**TASK DATA:**
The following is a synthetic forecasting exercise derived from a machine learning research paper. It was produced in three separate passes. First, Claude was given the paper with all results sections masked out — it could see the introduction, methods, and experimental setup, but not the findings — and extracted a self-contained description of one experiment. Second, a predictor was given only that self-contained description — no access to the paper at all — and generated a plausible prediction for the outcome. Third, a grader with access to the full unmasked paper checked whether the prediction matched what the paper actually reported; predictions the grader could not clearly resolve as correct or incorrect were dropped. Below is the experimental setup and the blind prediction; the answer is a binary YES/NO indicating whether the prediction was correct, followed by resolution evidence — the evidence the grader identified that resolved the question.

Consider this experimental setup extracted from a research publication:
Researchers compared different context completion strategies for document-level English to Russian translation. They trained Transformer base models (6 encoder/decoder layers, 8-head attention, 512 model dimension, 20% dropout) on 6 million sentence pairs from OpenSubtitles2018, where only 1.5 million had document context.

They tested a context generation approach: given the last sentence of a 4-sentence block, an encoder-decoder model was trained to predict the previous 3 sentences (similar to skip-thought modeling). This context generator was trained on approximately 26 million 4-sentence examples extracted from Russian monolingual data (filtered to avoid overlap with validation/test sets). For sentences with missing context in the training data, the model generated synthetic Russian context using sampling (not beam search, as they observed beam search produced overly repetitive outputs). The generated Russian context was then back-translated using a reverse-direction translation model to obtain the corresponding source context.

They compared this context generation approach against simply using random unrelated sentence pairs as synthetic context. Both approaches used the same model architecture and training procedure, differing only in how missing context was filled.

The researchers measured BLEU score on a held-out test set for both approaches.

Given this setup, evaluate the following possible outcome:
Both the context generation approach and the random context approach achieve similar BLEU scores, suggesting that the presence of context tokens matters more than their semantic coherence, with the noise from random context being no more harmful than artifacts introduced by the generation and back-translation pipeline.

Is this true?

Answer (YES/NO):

**TASK BRIEF:**
If a line above contains the word "using", it counts; state how many lines count, and nothing more.

**WRITTEN REPLY:**
2